In each nanocomposite, the failure strain increase compared to monolithic alloy can be attributed to the presence and reasonably uniform distribution of ceramic nanoparticles [27,35]. It has been shown in previous studies that the nanoparticles provide sites where cleavage cracks are opened ahead of the advancing crack front. This: (1) dissipates the stress concentration which would otherwise exist at the crack front; and (2) alters the local effective stress state from plane strain to plane stress in the neighborhood of crack tip [27,35]. WOF quantified the ability of the material to absorb energy up to fracture under load [36]. In each nanocomposite, the significantly increased WOF compared to monolithic alloy show the potential for using the nanocomposite in damage tolerant design.
2.5. Compressive Behavior
The overall results of ambient temperature compressive testing of the extruded materials are shown in Table 5 and Figure 4. The yield strength, ultimate strength and WOF of the AZ31/Al2O3 nanocomposite were each higher compared to monolithic alloy (by 5%, 5% and 11%, respectively), while failure strain of the AZ31/Al2O3 nanocomposite was not significantly decreased (by 4%) compared to monolithic alloy.
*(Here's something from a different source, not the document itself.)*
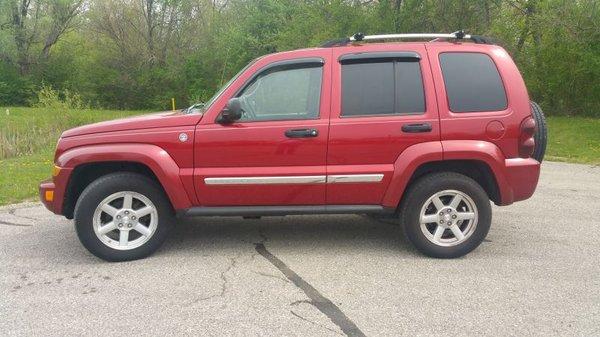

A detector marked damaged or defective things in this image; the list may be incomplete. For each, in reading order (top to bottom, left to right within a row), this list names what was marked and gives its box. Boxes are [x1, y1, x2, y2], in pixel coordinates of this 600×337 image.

pavement crack [253, 242, 366, 336]
pavement crack [290, 308, 342, 334]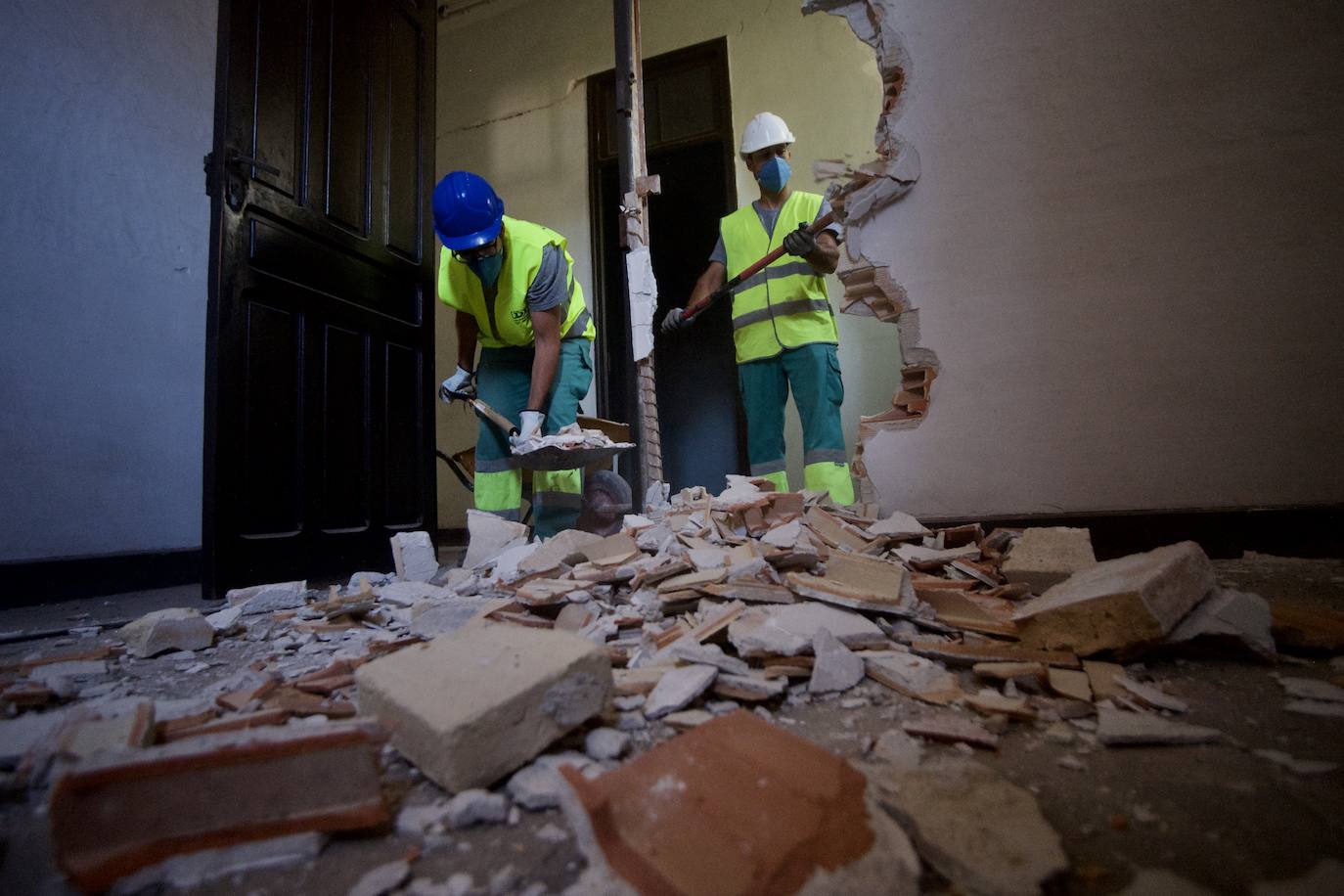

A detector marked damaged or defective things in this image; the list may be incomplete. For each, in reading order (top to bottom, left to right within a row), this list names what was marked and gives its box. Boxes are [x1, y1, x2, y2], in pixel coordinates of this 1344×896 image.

broken brick wall [810, 0, 1344, 513]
In the case of the ZK60A/Al2O3 nanocomposite, the yield strength was decreased (by 10%) compared to monolithic alloy, while ultimate strength, failure strain and WOF were each increased (by 7%, 15% and 26%, respectively).
| Material | 0.2% CYS (MPa) | UCS (MPa) | Failure Strain (%) | Work of Fracture, WOF (MJ/m3) a |
|---|---|---|---|---|
| AZ31 | 93 ± 9 | 486 ± 4 | 19.7 ± 7.2 | 76 ± 14 |
| AZ31/1.5 vol.% Al2O3 | 98 ± 2 (+5)b | 509 ± 12 (+5) | 19.0 ± 2.7 (−4) | 84 ± 15 (+11) |
| ZK60A | 93 ± 8 | 498 ± 16 | 23.2 ± 4.6 | 89 ± 12 |
| ZK60A/1.5 vol.% Al2O3 | 84 ± 7 (−10) | 532 ± 13 (+7) | 26.7 ± 0.3 (+15) | 112 ± 3 (+26) |
a Work of fracture, i.e., area under the engineering stress-strain curve until the point of fracture (obtained using EXCEL software); b ( ) Brackets indicate % change with respect to corresponding result of monolithic alloy.
Figure 4.
Representative compressive stress-strain curves of: (a) monolithic AZ31 and AZ31/Al2O3 nanocomposite; and (b) monolithic ZK60A and ZK60A/Al2O3 nanocomposite.
Figure 4.
Representative compressive stress-strain curves of: (a) monolithic AZ31 and AZ31/Al2O3 nanocomposite; and (b) monolithic ZK60A and ZK60A/Al2O3 nanocomposite.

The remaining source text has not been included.